_GIVEN PROBLEM_
Recast the stretch of the records from the line containing "The scene photographed" through the end of the records as a Markdown table with the columns Row and Text, numbering each line and omitting blank lines.

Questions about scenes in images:
.....

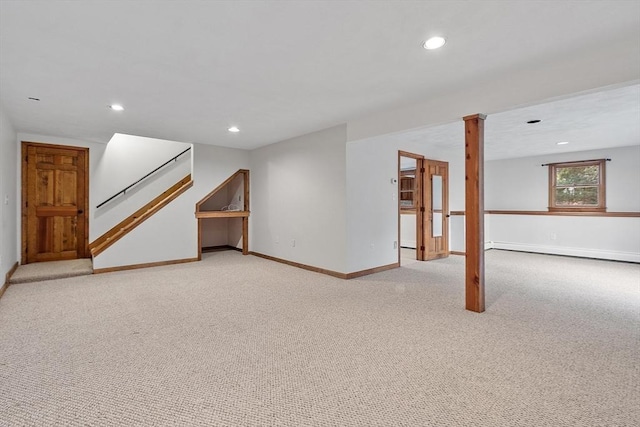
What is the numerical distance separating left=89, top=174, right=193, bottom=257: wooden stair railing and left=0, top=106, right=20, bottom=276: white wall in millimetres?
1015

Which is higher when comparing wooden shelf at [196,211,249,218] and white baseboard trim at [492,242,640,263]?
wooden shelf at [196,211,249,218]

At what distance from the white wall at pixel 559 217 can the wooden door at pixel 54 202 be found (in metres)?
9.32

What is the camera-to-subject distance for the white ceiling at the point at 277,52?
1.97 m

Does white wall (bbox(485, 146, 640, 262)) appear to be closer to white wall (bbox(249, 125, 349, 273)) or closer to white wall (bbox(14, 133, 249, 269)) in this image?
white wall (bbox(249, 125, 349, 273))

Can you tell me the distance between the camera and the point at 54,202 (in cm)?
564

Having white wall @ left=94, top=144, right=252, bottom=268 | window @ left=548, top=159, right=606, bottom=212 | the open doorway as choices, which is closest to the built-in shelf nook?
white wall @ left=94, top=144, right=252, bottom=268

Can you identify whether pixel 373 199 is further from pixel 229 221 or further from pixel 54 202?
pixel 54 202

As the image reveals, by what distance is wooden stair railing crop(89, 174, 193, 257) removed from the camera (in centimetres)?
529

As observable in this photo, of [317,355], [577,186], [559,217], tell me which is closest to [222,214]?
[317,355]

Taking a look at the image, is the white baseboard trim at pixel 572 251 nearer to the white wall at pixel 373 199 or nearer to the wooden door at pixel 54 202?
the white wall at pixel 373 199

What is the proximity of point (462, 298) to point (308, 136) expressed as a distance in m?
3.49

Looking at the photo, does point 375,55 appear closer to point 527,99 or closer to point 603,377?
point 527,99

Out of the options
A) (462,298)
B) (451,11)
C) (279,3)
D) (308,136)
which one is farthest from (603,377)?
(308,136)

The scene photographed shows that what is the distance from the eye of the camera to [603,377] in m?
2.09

.....

_WRITTEN ANSWER_
| Row | Text |
|---|---|
| 1 | The scene photographed shows that what is the distance from the eye of the camera to [603,377] in m? |
| 2 | 2.09 |